What’s the big idea animating your research?
There are two aspirations across all my research: one is to work on problems that have relatively clear connections to real-world concerns as opposed to theoretical issues, and, the second is to work on topics that have a public interest as opposed to a purely commercial interest wherever possible.
I’ve certainly found this approach makes it easy to attract motivated students with big ideas. They didn’t go into engineering for abstract calculations or to produce a relatively small gear in a very large mechanism, but to deal with projects more motivated by real-world concerns and to envision what a larger impact might look like.
What are some projects where you’re seeing the potential for big impact?
We have a project from the National Institute of Standards and Technology (NIST) on how to measure and possibly improve the voice quality of mission-critical voice communications, such as those of first responders—fire, ambulance, and law enforcement.

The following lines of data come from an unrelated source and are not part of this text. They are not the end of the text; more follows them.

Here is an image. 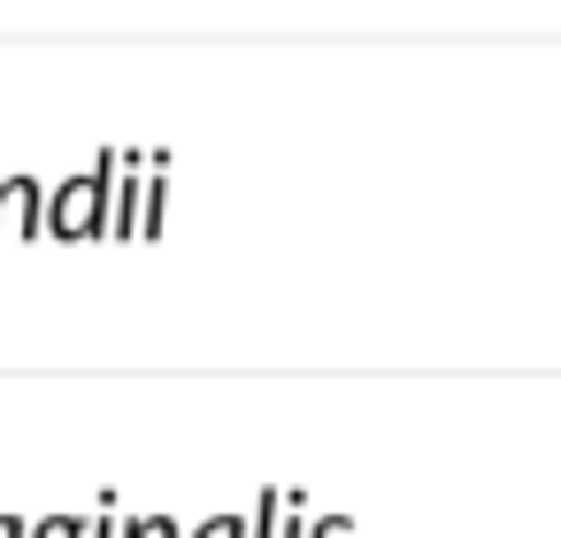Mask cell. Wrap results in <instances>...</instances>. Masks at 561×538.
<instances>
[{
    "label": "cell",
    "instance_id": "obj_3",
    "mask_svg": "<svg viewBox=\"0 0 561 538\" xmlns=\"http://www.w3.org/2000/svg\"><path fill=\"white\" fill-rule=\"evenodd\" d=\"M93 523H78V515H47V523H32V538H85Z\"/></svg>",
    "mask_w": 561,
    "mask_h": 538
},
{
    "label": "cell",
    "instance_id": "obj_4",
    "mask_svg": "<svg viewBox=\"0 0 561 538\" xmlns=\"http://www.w3.org/2000/svg\"><path fill=\"white\" fill-rule=\"evenodd\" d=\"M193 538H254V523H239V515H208Z\"/></svg>",
    "mask_w": 561,
    "mask_h": 538
},
{
    "label": "cell",
    "instance_id": "obj_7",
    "mask_svg": "<svg viewBox=\"0 0 561 538\" xmlns=\"http://www.w3.org/2000/svg\"><path fill=\"white\" fill-rule=\"evenodd\" d=\"M85 538H124V530H108V523H93V530H85Z\"/></svg>",
    "mask_w": 561,
    "mask_h": 538
},
{
    "label": "cell",
    "instance_id": "obj_5",
    "mask_svg": "<svg viewBox=\"0 0 561 538\" xmlns=\"http://www.w3.org/2000/svg\"><path fill=\"white\" fill-rule=\"evenodd\" d=\"M124 538H178V523H170V515H131Z\"/></svg>",
    "mask_w": 561,
    "mask_h": 538
},
{
    "label": "cell",
    "instance_id": "obj_2",
    "mask_svg": "<svg viewBox=\"0 0 561 538\" xmlns=\"http://www.w3.org/2000/svg\"><path fill=\"white\" fill-rule=\"evenodd\" d=\"M47 231V193L32 178H0V239H39Z\"/></svg>",
    "mask_w": 561,
    "mask_h": 538
},
{
    "label": "cell",
    "instance_id": "obj_6",
    "mask_svg": "<svg viewBox=\"0 0 561 538\" xmlns=\"http://www.w3.org/2000/svg\"><path fill=\"white\" fill-rule=\"evenodd\" d=\"M0 538H32V523H16V515H0Z\"/></svg>",
    "mask_w": 561,
    "mask_h": 538
},
{
    "label": "cell",
    "instance_id": "obj_1",
    "mask_svg": "<svg viewBox=\"0 0 561 538\" xmlns=\"http://www.w3.org/2000/svg\"><path fill=\"white\" fill-rule=\"evenodd\" d=\"M108 201H116V170H108V162H93L85 178L55 185V201H47V231H55V239H70V247H85V239H101V231H108Z\"/></svg>",
    "mask_w": 561,
    "mask_h": 538
}]
</instances>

How does radio interference or acoustic interference like background noise affect the quality of communication? We plan to share results with NIST as well as public safety agencies who might lack such research capabilities.

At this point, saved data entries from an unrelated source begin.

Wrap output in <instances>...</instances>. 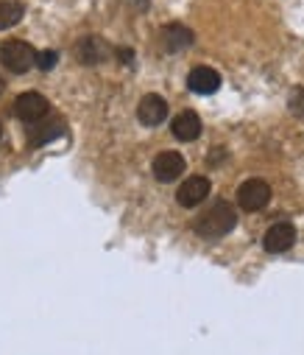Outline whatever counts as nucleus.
Here are the masks:
<instances>
[{
	"instance_id": "nucleus-1",
	"label": "nucleus",
	"mask_w": 304,
	"mask_h": 355,
	"mask_svg": "<svg viewBox=\"0 0 304 355\" xmlns=\"http://www.w3.org/2000/svg\"><path fill=\"white\" fill-rule=\"evenodd\" d=\"M238 224V213L226 199H218L210 210H204L195 218V232L201 238H224L235 230Z\"/></svg>"
},
{
	"instance_id": "nucleus-2",
	"label": "nucleus",
	"mask_w": 304,
	"mask_h": 355,
	"mask_svg": "<svg viewBox=\"0 0 304 355\" xmlns=\"http://www.w3.org/2000/svg\"><path fill=\"white\" fill-rule=\"evenodd\" d=\"M0 62L12 73H28L37 64V51L26 42V40H6L0 45Z\"/></svg>"
},
{
	"instance_id": "nucleus-3",
	"label": "nucleus",
	"mask_w": 304,
	"mask_h": 355,
	"mask_svg": "<svg viewBox=\"0 0 304 355\" xmlns=\"http://www.w3.org/2000/svg\"><path fill=\"white\" fill-rule=\"evenodd\" d=\"M64 132H67V123H64V118L56 115V112H48L45 118H39V121H34V123L26 126V137H28V146H31V148L45 146V143L62 137Z\"/></svg>"
},
{
	"instance_id": "nucleus-4",
	"label": "nucleus",
	"mask_w": 304,
	"mask_h": 355,
	"mask_svg": "<svg viewBox=\"0 0 304 355\" xmlns=\"http://www.w3.org/2000/svg\"><path fill=\"white\" fill-rule=\"evenodd\" d=\"M268 202H271V185L265 180H246L238 188V205L243 210H249V213L262 210Z\"/></svg>"
},
{
	"instance_id": "nucleus-5",
	"label": "nucleus",
	"mask_w": 304,
	"mask_h": 355,
	"mask_svg": "<svg viewBox=\"0 0 304 355\" xmlns=\"http://www.w3.org/2000/svg\"><path fill=\"white\" fill-rule=\"evenodd\" d=\"M51 112V104H48V98L42 96V93H37V90H31V93H23L17 101H15V115L28 126V123H34V121H39V118H45Z\"/></svg>"
},
{
	"instance_id": "nucleus-6",
	"label": "nucleus",
	"mask_w": 304,
	"mask_h": 355,
	"mask_svg": "<svg viewBox=\"0 0 304 355\" xmlns=\"http://www.w3.org/2000/svg\"><path fill=\"white\" fill-rule=\"evenodd\" d=\"M184 157L179 154V151H162V154H157L154 157V176L159 182H176L179 176L184 173Z\"/></svg>"
},
{
	"instance_id": "nucleus-7",
	"label": "nucleus",
	"mask_w": 304,
	"mask_h": 355,
	"mask_svg": "<svg viewBox=\"0 0 304 355\" xmlns=\"http://www.w3.org/2000/svg\"><path fill=\"white\" fill-rule=\"evenodd\" d=\"M207 196H210V180L207 176H190V180H184L176 191V202L181 207H195Z\"/></svg>"
},
{
	"instance_id": "nucleus-8",
	"label": "nucleus",
	"mask_w": 304,
	"mask_h": 355,
	"mask_svg": "<svg viewBox=\"0 0 304 355\" xmlns=\"http://www.w3.org/2000/svg\"><path fill=\"white\" fill-rule=\"evenodd\" d=\"M187 87H190V93L213 96V93H218V87H221V76H218V70H213V67H207V64H198V67L190 70Z\"/></svg>"
},
{
	"instance_id": "nucleus-9",
	"label": "nucleus",
	"mask_w": 304,
	"mask_h": 355,
	"mask_svg": "<svg viewBox=\"0 0 304 355\" xmlns=\"http://www.w3.org/2000/svg\"><path fill=\"white\" fill-rule=\"evenodd\" d=\"M293 243H296V227H293L290 221H276V224H271L268 232H265V238H262V246H265L268 252H274V254L287 252Z\"/></svg>"
},
{
	"instance_id": "nucleus-10",
	"label": "nucleus",
	"mask_w": 304,
	"mask_h": 355,
	"mask_svg": "<svg viewBox=\"0 0 304 355\" xmlns=\"http://www.w3.org/2000/svg\"><path fill=\"white\" fill-rule=\"evenodd\" d=\"M137 118H140L143 126H159V123H165V118H168V101L162 96H157V93H148L140 101V107H137Z\"/></svg>"
},
{
	"instance_id": "nucleus-11",
	"label": "nucleus",
	"mask_w": 304,
	"mask_h": 355,
	"mask_svg": "<svg viewBox=\"0 0 304 355\" xmlns=\"http://www.w3.org/2000/svg\"><path fill=\"white\" fill-rule=\"evenodd\" d=\"M170 132H173L176 140L193 143V140H198V135H201V118H198L193 110H184V112H179V115L170 121Z\"/></svg>"
},
{
	"instance_id": "nucleus-12",
	"label": "nucleus",
	"mask_w": 304,
	"mask_h": 355,
	"mask_svg": "<svg viewBox=\"0 0 304 355\" xmlns=\"http://www.w3.org/2000/svg\"><path fill=\"white\" fill-rule=\"evenodd\" d=\"M75 53H78V59H81L84 64H100V62L109 59V45L100 40V37H84V40L78 42Z\"/></svg>"
},
{
	"instance_id": "nucleus-13",
	"label": "nucleus",
	"mask_w": 304,
	"mask_h": 355,
	"mask_svg": "<svg viewBox=\"0 0 304 355\" xmlns=\"http://www.w3.org/2000/svg\"><path fill=\"white\" fill-rule=\"evenodd\" d=\"M162 45H165L168 53H179V51L193 45V31L187 26H181V23H170L162 31Z\"/></svg>"
},
{
	"instance_id": "nucleus-14",
	"label": "nucleus",
	"mask_w": 304,
	"mask_h": 355,
	"mask_svg": "<svg viewBox=\"0 0 304 355\" xmlns=\"http://www.w3.org/2000/svg\"><path fill=\"white\" fill-rule=\"evenodd\" d=\"M23 15H26L23 3H17V0H0V31L17 26Z\"/></svg>"
},
{
	"instance_id": "nucleus-15",
	"label": "nucleus",
	"mask_w": 304,
	"mask_h": 355,
	"mask_svg": "<svg viewBox=\"0 0 304 355\" xmlns=\"http://www.w3.org/2000/svg\"><path fill=\"white\" fill-rule=\"evenodd\" d=\"M287 107H290V112H293V115L304 118V90H301V87H296V90L290 93V101H287Z\"/></svg>"
},
{
	"instance_id": "nucleus-16",
	"label": "nucleus",
	"mask_w": 304,
	"mask_h": 355,
	"mask_svg": "<svg viewBox=\"0 0 304 355\" xmlns=\"http://www.w3.org/2000/svg\"><path fill=\"white\" fill-rule=\"evenodd\" d=\"M56 62H59V53H56V51H42V53H37V67L45 70V73L53 70Z\"/></svg>"
},
{
	"instance_id": "nucleus-17",
	"label": "nucleus",
	"mask_w": 304,
	"mask_h": 355,
	"mask_svg": "<svg viewBox=\"0 0 304 355\" xmlns=\"http://www.w3.org/2000/svg\"><path fill=\"white\" fill-rule=\"evenodd\" d=\"M6 90V84H3V78H0V93H3Z\"/></svg>"
}]
</instances>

Another class of projects involves better understanding communication policy through data science. For instance, using massive datasets from the FCC’s Measuring Broadband America program, we’re investigating how well the internet performed as people started staying home due to the pandemic. Internet access has been a policy issue I’ve worked on for years that became a huge topic, from students not able to access school to those who’ve had trouble booking vaccination appointments. We wanted to see how equitably broadband funding has been made across demographic groups. We can also anonymize and observe lockdown compliance, another potentially big data point to help public health officials understand human behavior in a privacy-sensitive way.
Lastly, we’re interested in the emergence of very large-scale Internet of Things measurement and control systems. These systems can help empower smart cities or help everyone check real-time air quality index maps during wild-fires. There’s now interest in using these maps to check indoor air quality because of the pandemic. But these systems tend to be very hard to develop new applications for; because they span multiple administrative domains, it’s incredibly difficulty to bridge them without making inadvertent mistakes. Our goal is to develop a programming environment and methodology to make that much, much easier to do for ordinary programmers. That’s typical of our approach: we work behind the scenes to connect widely divergent platforms so that these massive infrastructures can deliver on their enormous promise for society.